Sure, many apps do the username check first by whatever method. Many apps also use MySQL_* and put variables in the queries. That doesn’t make it ok.
In any of those cases, a potential race condition affecting the user experience is built into the app. There is no way it cannot be. There can only be one person with a particular username or domain name no matter how many people passed the availability check. The first request to make it to the server gets the name. In PHP, an Exception is thrown all by itself without a programmer throwing it. How it is handled is something else. Without seeing the code I couldn’t say, such as the case of domain names.
Unless I am mistaken, what you are talking about as anti-pattern or Exceptions for program flow doesn’t apply. That is the programmer throwing the exceptions. That is not the case here.

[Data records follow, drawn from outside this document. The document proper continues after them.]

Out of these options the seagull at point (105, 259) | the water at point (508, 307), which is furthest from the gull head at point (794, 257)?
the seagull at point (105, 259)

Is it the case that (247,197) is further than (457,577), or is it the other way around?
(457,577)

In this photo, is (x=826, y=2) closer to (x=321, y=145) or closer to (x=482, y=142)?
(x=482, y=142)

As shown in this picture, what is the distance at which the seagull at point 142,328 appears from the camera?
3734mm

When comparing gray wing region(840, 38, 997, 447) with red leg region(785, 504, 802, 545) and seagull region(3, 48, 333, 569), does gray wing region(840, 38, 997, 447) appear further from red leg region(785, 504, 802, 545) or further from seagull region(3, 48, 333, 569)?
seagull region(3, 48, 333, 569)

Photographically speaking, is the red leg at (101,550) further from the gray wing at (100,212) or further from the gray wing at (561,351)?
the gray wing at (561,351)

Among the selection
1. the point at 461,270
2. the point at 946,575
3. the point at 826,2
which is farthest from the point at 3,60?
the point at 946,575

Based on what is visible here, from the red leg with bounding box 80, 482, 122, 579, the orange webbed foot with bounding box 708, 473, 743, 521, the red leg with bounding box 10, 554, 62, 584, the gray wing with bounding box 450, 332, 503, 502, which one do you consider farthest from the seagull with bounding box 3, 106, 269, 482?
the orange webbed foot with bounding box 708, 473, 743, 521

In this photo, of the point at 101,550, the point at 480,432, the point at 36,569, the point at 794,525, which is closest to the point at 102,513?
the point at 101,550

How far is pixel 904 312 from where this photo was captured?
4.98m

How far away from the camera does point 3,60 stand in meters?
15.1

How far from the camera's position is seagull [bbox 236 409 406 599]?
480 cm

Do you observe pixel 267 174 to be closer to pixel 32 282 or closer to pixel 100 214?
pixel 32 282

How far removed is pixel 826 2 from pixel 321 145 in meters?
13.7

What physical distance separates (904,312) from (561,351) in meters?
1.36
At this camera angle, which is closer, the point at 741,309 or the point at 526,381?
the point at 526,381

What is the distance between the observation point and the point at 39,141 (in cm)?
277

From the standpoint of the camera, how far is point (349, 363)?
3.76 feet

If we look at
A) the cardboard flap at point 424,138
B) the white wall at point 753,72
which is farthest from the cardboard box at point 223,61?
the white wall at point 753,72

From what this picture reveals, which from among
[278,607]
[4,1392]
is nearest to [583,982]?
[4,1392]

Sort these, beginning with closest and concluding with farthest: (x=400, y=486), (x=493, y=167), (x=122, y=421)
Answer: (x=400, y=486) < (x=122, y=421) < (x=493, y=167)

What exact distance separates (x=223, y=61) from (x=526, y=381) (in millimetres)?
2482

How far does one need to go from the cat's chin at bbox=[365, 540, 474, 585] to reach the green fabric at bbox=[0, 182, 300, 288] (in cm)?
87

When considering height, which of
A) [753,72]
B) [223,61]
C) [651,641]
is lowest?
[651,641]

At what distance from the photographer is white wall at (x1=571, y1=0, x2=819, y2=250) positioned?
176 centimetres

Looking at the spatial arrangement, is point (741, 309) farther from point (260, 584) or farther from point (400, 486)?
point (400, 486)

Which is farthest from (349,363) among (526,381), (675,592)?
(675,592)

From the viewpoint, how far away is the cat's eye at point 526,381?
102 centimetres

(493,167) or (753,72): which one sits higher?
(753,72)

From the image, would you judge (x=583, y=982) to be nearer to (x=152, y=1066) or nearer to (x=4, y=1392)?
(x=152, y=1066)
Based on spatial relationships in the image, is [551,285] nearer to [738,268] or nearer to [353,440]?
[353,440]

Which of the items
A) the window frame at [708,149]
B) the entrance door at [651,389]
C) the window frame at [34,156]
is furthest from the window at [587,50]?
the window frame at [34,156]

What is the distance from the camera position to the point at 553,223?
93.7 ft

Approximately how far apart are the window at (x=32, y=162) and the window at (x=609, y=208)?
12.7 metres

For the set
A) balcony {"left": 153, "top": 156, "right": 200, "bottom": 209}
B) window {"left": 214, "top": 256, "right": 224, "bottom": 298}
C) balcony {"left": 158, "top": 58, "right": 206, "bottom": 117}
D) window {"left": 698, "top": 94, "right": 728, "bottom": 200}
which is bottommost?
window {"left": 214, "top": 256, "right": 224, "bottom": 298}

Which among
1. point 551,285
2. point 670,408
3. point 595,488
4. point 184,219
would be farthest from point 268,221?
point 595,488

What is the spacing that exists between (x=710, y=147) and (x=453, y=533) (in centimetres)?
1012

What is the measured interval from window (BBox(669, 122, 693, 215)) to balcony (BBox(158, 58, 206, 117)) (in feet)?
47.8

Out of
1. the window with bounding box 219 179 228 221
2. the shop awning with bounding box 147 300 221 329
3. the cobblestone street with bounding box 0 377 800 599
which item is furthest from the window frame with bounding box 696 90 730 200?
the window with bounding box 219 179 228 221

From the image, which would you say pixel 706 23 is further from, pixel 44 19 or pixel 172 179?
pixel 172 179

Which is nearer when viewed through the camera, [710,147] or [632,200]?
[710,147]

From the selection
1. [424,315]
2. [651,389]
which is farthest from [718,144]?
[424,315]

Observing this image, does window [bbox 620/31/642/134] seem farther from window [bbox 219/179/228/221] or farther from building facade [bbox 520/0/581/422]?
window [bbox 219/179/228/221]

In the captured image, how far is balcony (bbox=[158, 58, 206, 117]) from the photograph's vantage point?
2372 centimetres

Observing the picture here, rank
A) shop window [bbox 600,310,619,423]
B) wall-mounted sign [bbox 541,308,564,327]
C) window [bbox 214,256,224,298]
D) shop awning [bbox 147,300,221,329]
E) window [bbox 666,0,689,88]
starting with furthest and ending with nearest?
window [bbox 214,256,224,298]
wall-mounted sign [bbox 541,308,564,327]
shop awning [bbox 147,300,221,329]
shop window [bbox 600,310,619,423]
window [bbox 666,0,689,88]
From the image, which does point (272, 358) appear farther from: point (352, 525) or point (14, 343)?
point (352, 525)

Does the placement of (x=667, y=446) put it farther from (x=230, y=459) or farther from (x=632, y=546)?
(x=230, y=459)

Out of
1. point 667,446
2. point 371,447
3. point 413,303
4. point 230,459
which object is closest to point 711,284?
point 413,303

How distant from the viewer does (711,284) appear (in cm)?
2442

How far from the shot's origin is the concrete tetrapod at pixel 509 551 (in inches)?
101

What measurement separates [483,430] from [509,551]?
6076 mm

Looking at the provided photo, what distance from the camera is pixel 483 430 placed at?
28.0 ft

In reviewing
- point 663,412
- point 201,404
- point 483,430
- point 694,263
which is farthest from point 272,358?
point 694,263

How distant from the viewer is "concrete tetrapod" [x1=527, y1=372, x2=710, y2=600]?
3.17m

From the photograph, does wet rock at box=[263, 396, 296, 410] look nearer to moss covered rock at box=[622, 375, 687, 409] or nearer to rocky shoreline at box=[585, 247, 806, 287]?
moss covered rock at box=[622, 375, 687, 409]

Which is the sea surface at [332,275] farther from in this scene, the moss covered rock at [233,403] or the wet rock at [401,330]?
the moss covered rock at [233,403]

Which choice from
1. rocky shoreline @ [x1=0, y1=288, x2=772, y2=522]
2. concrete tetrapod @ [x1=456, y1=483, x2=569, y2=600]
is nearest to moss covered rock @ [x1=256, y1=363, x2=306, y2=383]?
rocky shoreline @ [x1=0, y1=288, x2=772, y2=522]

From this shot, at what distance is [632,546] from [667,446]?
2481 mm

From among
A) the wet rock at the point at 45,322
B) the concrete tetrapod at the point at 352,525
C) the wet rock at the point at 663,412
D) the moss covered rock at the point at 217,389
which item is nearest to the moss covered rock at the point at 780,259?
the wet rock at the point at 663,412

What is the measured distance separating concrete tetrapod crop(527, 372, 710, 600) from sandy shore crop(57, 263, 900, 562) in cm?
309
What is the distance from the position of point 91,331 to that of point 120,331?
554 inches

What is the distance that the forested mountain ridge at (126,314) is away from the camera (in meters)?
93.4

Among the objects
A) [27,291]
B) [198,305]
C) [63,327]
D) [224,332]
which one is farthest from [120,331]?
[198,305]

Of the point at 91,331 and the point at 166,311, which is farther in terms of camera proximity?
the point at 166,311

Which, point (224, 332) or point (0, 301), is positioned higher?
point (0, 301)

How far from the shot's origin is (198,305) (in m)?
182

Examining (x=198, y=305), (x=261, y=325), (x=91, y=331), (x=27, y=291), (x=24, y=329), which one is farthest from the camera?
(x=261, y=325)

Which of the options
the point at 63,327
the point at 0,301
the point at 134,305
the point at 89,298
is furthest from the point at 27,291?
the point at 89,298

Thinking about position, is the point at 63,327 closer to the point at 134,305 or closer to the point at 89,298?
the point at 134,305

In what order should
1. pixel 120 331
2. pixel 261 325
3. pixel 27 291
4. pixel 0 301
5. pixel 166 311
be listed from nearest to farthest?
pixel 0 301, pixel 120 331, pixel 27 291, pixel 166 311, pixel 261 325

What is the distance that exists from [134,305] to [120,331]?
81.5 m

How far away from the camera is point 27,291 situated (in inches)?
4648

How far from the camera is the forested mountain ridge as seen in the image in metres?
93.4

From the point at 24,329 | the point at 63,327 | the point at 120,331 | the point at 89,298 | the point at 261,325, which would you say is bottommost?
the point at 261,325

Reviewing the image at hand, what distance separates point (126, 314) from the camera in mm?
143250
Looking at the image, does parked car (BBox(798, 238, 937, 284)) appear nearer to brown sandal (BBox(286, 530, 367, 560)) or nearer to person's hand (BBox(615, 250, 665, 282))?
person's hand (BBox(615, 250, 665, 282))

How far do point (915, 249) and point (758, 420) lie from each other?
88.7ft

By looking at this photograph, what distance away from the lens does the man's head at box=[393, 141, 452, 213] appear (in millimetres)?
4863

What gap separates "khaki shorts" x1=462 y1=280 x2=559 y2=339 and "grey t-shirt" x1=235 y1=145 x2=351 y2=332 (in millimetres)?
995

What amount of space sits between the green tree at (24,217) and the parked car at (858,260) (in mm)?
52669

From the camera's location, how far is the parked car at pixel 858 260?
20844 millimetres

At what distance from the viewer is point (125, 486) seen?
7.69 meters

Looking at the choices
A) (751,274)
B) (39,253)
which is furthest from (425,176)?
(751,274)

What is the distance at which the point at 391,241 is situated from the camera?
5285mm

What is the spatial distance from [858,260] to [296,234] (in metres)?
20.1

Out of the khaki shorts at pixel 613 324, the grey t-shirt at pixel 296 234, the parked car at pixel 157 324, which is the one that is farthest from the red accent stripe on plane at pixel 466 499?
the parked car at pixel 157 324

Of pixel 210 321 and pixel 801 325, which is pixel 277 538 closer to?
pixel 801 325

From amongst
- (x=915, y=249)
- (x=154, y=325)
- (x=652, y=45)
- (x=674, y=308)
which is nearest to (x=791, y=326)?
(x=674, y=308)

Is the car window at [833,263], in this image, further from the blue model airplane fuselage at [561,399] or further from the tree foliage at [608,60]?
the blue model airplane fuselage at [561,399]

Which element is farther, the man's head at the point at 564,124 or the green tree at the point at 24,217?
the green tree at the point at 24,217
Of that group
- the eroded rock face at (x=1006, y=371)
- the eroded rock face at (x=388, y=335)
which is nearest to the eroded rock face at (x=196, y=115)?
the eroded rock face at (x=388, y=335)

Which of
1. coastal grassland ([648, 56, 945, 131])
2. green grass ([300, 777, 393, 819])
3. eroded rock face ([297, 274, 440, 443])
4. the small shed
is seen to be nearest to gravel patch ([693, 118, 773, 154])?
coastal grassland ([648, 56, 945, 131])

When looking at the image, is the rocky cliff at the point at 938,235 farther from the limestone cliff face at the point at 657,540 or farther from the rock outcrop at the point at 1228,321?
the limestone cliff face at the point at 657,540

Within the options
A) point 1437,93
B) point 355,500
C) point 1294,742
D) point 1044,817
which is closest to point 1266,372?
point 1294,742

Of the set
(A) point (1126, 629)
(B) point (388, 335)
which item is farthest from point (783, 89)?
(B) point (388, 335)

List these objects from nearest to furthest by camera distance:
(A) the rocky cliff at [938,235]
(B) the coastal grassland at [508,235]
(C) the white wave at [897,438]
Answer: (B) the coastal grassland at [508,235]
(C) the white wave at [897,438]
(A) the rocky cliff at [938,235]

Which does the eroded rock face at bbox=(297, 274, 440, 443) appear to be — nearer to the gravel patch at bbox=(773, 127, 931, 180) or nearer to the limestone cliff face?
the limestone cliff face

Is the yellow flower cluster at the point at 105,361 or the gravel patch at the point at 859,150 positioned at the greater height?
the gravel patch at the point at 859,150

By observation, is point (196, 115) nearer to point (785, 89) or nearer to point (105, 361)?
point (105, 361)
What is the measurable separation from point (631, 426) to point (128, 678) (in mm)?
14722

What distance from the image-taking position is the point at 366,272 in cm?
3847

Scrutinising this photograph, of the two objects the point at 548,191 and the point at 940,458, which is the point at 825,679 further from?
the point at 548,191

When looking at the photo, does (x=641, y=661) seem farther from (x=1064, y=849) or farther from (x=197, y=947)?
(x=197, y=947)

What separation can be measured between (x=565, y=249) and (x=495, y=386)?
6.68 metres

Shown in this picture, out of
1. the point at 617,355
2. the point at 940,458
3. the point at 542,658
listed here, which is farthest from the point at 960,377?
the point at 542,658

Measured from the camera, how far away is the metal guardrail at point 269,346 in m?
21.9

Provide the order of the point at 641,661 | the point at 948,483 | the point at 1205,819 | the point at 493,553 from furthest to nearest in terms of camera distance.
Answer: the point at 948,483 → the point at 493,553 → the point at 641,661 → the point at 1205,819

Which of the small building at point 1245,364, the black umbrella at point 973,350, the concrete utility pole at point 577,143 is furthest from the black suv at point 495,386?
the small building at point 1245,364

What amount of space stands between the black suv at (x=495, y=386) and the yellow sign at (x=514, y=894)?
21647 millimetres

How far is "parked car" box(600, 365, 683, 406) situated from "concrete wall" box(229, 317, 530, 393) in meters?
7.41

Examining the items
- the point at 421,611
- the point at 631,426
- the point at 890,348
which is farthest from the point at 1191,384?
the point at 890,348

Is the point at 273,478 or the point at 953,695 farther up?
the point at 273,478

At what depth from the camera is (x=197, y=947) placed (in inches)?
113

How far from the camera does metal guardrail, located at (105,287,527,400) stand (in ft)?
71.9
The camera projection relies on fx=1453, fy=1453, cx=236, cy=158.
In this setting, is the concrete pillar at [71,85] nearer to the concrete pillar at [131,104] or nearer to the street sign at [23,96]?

A duplicate constraint violation is an Exception in PHP all by itself so your previous statement about “actually aren’t exceptions” is incorrect.
Let’s just take it to code, as it always says what is what. We already agree on the duplicate constraint in place. Lets take 100 people that want the username “BOB” which is not currently in the DB. A username check will tell ALL 100 people they can have the name “BOB”. They all submit at the same time. The race is on. Only one of them (race winner) gets the username registered to them, the other 99 have a failure EVEN THOUGH the app said the name was available.
Tell me, how would you, @astonecipher solve this problem?